======== Passage to read

On 14 July in Nice, at approximately 22:30, just after the end of the Bastille Day fireworks display, a white 19-tonne Renault Midlum cargo truck emerged from the Magnan quarter of Nice turning eastward on to the Promenade des Anglais, then closed to traffic, near the Fondation Lenval Children's Hospital.

Travelling at close to 90 km/h and mounting the pavement as if out of control, it hit and killed numerous bystanders before passing the Centre Universitaire Méditerranéen, where it was first reported by municipal police. 400 m from the children's hospital, at the intersection with Boulevard Gambetta, the truck accelerated and mounted the kerb to force its way through police barriers—a police car, a crowd control barrier and lane separators—marking the beginning of the pedestrianised zone.

Having broken through the barrier, the truck, moving in a zigzag fashion, knocked down random members of the crowd milling about on the pavement and in the three traffic lanes on the seaward side of the Promenade. The driver tried to keep the truck on the pavement—returning to the road only when blocked by a bus shelter or pavilion—thus increasing the number of deaths. After reaching the Hotel Negresco, the speed of the truck, already travelling more slowly, was further slowed down by a passing cyclist, whose attempts to open the cabin door were abandoned after being threatened with a gun through the window. This was followed by a motorcyclist, who threw his scooter under the front wheels of the truck at the intersection with rue Meyerbeer, mounted the truck's running board and struck the driver before being hit with the butt of the driver's gun, suffering moderate injuries as he fell off the truck. The driver fired several shots at police from his 7.65 mm firearm, close to the Hotel Negresco, as police arrived; they returned fire with their 9mm Sig Sauer handguns, gave chase to the vehicle and attempted to disable it.

================
======== Material supplied

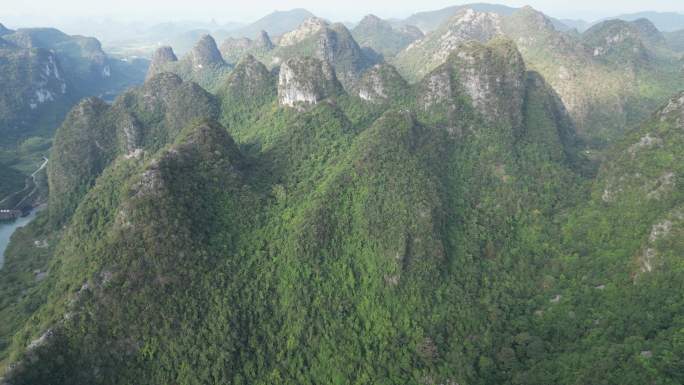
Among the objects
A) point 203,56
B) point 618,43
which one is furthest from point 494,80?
point 203,56

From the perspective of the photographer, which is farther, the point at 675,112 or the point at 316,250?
the point at 675,112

================

*Tasks and exercises*:
1 – In the passage about the truck on the Promenade des Anglais, how fast was the truck traveling when it first mounted the pavement?
2 – List each item that the passage about the truck on the Promenade des Anglais says made up the police barriers at Boulevard Gambetta.
3 – Continue the passage about the truck on the Promenade des Anglais, picking up right after its final sentence.

*Answers for this exercise*:
1 – Close to 90 km/h.

2 – A police car, a crowd control barrier, and lane separators.

3 –
The truck travelled a further 200 m until, in a badly damaged state, it came to halt at 22:35 next to the Palais de la Méditerranée approximately five minutes after the start of the attack. There, two national police officers shot and killed the driver.

===Immediate aftermath===
Multiple bullet holes were seen in the windscreen and cab of the truck. The entire attack took place over a distance of 1.7 km, between numbers 11 and 147 of the Promenade des Anglais, resulting in the deaths of 86 people and creating high levels of panic in the crowds. Some were injured as a result of jumping onto the pebbled beach several metres below the Promenade.

In addition to the firearm used during the attack, an ammunition magazine, a fake Beretta pistol, a dummy grenade, a replica Kalashnikov rifle, and a replica M16 rifle were found in the cabin of the truck. Also recovered were a mobile phone and personal documents, including an identity card, a driver's licence, and credit cards. There were several pallets and a bicycle in the rear of the truck.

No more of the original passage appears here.